The present invention relates to determining cycle information with medical diagnostic ultrasound data. In particular, cyclic events are identified with ultrasound data and without an ECG input.
Knowledge of the end-diastolic (ED) and end-systolic (ES) image frame locations in a cardiac cycle allows for quantitative evaluation of the left-ventricular (LV) function using measures such as ejection fraction (EF), stroke volume (SV), or cardiac output (CO). These measures depend on the volumes enclosed by the LV walls at ED and ES time. At the ED time, the LV has the largest enclosed volume, and, at ES time, the LV has the smallest enclosed volume.
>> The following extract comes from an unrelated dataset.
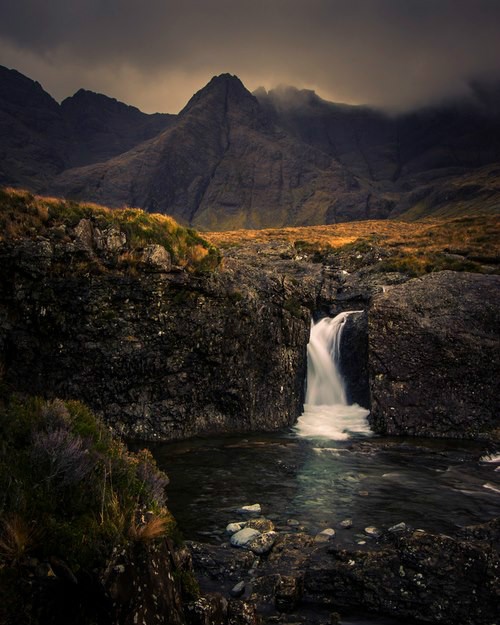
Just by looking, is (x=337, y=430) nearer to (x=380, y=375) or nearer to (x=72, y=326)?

Traditionally, identification of these two frames in a cardiac cycle is carried out manually. A user scrolls through or plays a sequence of 2D image frames of a cardiac cycle in a loop and marks the image frame corresponding to the largest area of the LV cross-section as the ED frame and that with the smallest area of the LV cross-section as the ES frame. Given an ECG signal, the ED frame may be identified as the frame that falls immediately after the R-wave peak, but the ES frame is detected manually. Manual identification can be subjective and time consuming. Manual identification also typically occurs after an image sequence is obtained and saved, limiting the ability to alter the acquisition of data based on identification of cycle timing information. Occasionally, an ECG sensor or input signal is not available to reduce the amount of manual identification.
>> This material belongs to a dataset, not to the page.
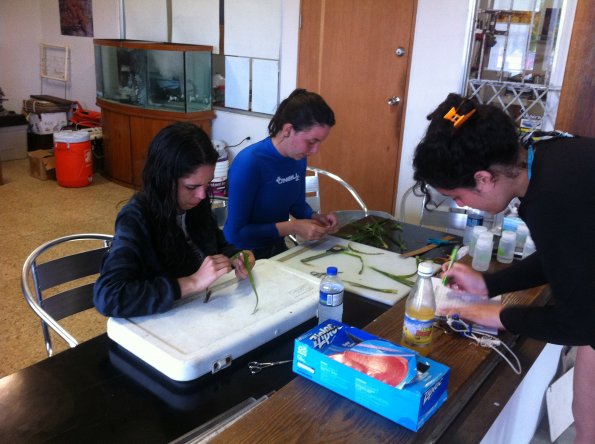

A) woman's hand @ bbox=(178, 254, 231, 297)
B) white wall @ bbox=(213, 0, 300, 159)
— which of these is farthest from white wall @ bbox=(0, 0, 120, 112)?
woman's hand @ bbox=(178, 254, 231, 297)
A formula may be used to compute the ES time or duration of the LV ejection fraction (LVEF). The formulas may replace the manual searching of the ES image frame. In milliseconds and given the heart rate (HR) and gender, the formulas are:Male: HR×(−1.7)+413,   (1)Female: HR×(−1.6)+418,   (2)where HR is the heart rate. The approximate location of the ES frame of data is determined by looking at the timestamps on the image frames. These formulas give good results with heart rates up to about 120 to 150 beats per minute (bpm). For higher heart rates, the formulas tend to produce intervals that are too short.